Topics are defined in the `TOPICS` dict at the top of `fetch_llm_papers.py`. Each key is a topic label; the value is a list of Semantic Scholar search query strings.

**Rules:**
- Queries should be descriptive phrases, not single keywords — Semantic Scholar full-text search works best with 4–8 word phrases.
- Avoid the word "survey" to capture research papers, benchmarks, and position papers, not just surveys.
- Aim for 3–10 queries per topic. Overlapping queries are fine — deduplication is handled automatically by `paperId`.
- After adding topics, run with `--reset` to re-fetch from scratch (checkpoint is stale once `TOPICS` changes).

**Current topic areas (35 total):**

| Category | Topics |
|----------|--------|
| Core LLM | Reasoning in LLMs, LLM Overview & History, Scaling Laws, LLM Architecture Innovations |
| Training | Alignment & RLHF, RLAIF & Constitutional AI, RLVR & Process Reward Models, Instruction Tuning & SFT, PEFT & LoRA, Self-Supervised & Representation Learning |
| Inference | Efficient LLMs: Training & Inference, Inference-Time Scaling & Test-Time Compute, LLMOps & Model Serving |
| Applications | LLM Agents, Retrieval-Augmented Generation (RAG), GraphRAG & Knowledge Graphs, LLMs for Code, LLMs for Healthcare & Science, LLM for Robotics & Embodied AI, Function Calling & Tool Use, GUI Agents, Tabular Data & NL2SQL |
| Multimodal | Multimodal LLMs, Small Language Models, Mixture of Experts |
| Evaluation | Evaluation of LLMs & Agents, Hallucination in LLMs, Trustworthy & Secure LLMs |
| Other | Prompt Engineering & In-Context Learning, Context Engineering, Embeddings & Vector Search, Data for LLMs, AIOps & Observability, Federated & Personalized AI, Continual Learning & Model Merging |

---

## Output Format

Each entry in `section/x_llm_papers.md`:

```
N. [Title📑](https://arxiv.org/abs/XXXX.XXXXX): First sentence of abstract. [Mon YYYY] (Citations: N,NNN)
```

- Numbered sequentially (`1.`, `2.`, ...) by citation count descending.
- Link target is the arXiv URL if available, otherwise the Semantic Scholar URL.
- Date is derived from the arXiv ID prefix (e.g. `2305.xxxxx` → `[May 2023]`).
- Only Computer Science papers with `fieldsOfStudy` containing `"Computer Science"` are included.

---

## Checkpoint File

`section/x_llm_papers.checkpoint.json` — JSON with two keys:

```json
{
  "completed_topics": ["Reasoning in LLMs", "LLM Agents", ...],
  "papers": [ { "paperId": "...", "title": "...", "citationCount": 123, ... } ]
}
```

- Created/updated after every topic completes.
- Deleted automatically on successful full run.
- If corrupted, delete manually and re-run with `--reset`.
- To inspect: `python -c "import json; cp=json.load(open('section/x_llm_papers.checkpoint.json', encoding='utf-8')); print(len(cp['papers']), 'papers,', len(cp['completed_topics']), 'topics done')"`

---

## Common Pitfalls

1. **Modified TOPICS but not using `--reset`:** The checkpoint from a previous run skips topics that already completed. After editing `TOPICS`, always use `--reset` to re-fetch all topics.

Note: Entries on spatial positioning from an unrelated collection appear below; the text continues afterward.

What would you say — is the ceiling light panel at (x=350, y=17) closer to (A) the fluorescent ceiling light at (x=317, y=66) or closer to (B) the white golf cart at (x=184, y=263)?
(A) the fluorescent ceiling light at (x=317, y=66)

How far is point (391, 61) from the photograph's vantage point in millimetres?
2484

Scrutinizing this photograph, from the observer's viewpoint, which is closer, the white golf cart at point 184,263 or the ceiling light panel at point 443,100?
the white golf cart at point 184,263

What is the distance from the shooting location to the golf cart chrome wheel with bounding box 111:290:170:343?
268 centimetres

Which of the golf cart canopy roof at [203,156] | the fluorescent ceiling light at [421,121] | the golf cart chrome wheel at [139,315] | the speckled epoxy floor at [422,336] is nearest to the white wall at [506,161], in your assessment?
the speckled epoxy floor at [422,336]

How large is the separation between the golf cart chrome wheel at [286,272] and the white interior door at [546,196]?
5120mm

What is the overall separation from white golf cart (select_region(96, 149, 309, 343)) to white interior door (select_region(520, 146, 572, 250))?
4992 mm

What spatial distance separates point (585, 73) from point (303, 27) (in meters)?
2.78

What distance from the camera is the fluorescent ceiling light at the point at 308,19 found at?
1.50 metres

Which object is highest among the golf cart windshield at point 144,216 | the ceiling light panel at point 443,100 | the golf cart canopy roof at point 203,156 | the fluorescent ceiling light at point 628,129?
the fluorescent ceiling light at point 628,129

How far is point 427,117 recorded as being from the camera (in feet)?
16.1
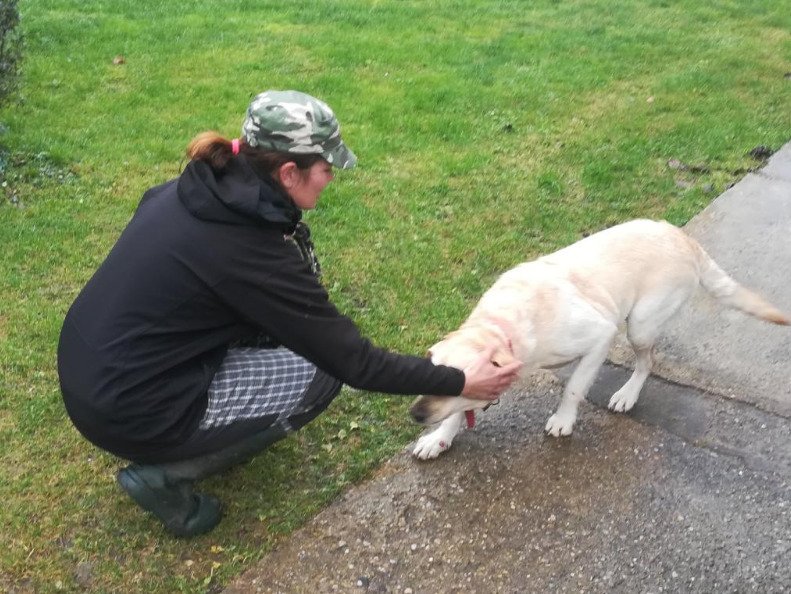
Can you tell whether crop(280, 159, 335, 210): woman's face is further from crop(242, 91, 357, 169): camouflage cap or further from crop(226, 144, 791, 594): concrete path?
crop(226, 144, 791, 594): concrete path

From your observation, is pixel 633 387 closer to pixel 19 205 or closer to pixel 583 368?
pixel 583 368

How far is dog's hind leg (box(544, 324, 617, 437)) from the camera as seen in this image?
11.7ft

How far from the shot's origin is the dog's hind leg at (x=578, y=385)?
3.56 m

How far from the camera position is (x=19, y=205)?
570cm

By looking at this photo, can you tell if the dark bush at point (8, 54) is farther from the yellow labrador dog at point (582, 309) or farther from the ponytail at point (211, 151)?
the yellow labrador dog at point (582, 309)

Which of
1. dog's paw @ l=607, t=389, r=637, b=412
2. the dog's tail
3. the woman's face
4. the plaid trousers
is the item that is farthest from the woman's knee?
the dog's tail

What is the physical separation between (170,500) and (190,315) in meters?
0.80

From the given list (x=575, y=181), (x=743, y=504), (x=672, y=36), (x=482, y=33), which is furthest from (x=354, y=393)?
(x=672, y=36)

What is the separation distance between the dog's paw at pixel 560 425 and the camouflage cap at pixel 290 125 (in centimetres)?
172

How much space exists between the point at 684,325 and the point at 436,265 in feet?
5.00

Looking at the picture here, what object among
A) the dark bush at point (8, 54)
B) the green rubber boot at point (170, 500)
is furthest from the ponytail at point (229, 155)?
the dark bush at point (8, 54)

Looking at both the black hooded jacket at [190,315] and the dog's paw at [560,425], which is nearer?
the black hooded jacket at [190,315]

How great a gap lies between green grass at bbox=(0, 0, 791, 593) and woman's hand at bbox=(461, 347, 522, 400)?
791 millimetres

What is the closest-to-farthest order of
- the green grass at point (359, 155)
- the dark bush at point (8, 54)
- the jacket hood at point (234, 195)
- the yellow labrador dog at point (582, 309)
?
the jacket hood at point (234, 195), the yellow labrador dog at point (582, 309), the green grass at point (359, 155), the dark bush at point (8, 54)
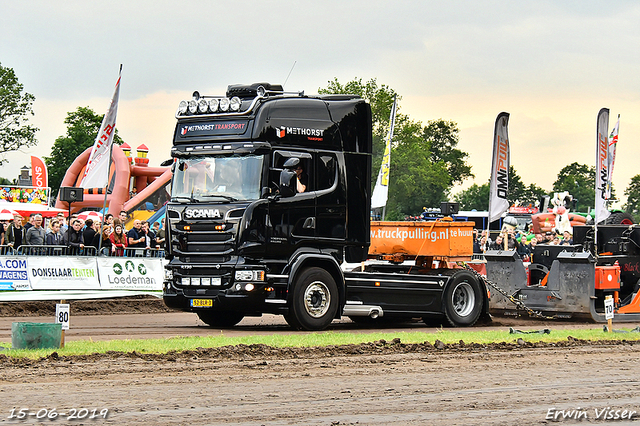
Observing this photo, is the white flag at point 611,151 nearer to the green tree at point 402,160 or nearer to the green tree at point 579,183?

2. **API rate limits (HTTP 429):** Semantic Scholar enforces per-IP rate limits. The script adds a 1-second polite delay between queries and retries with backoff. If repeatedly rate-limited, wait a few minutes and resume (no `--reset`). Increase `--backoff` (e.g. `--backoff 2.0`) to slow down between retries.

3. **Non-CS papers in results:** The filter requires `"Computer Science"` in `fieldsOfStudy`. Some highly cited ML papers may not be tagged as CS by Semantic Scholar and will be excluded. This is intentional.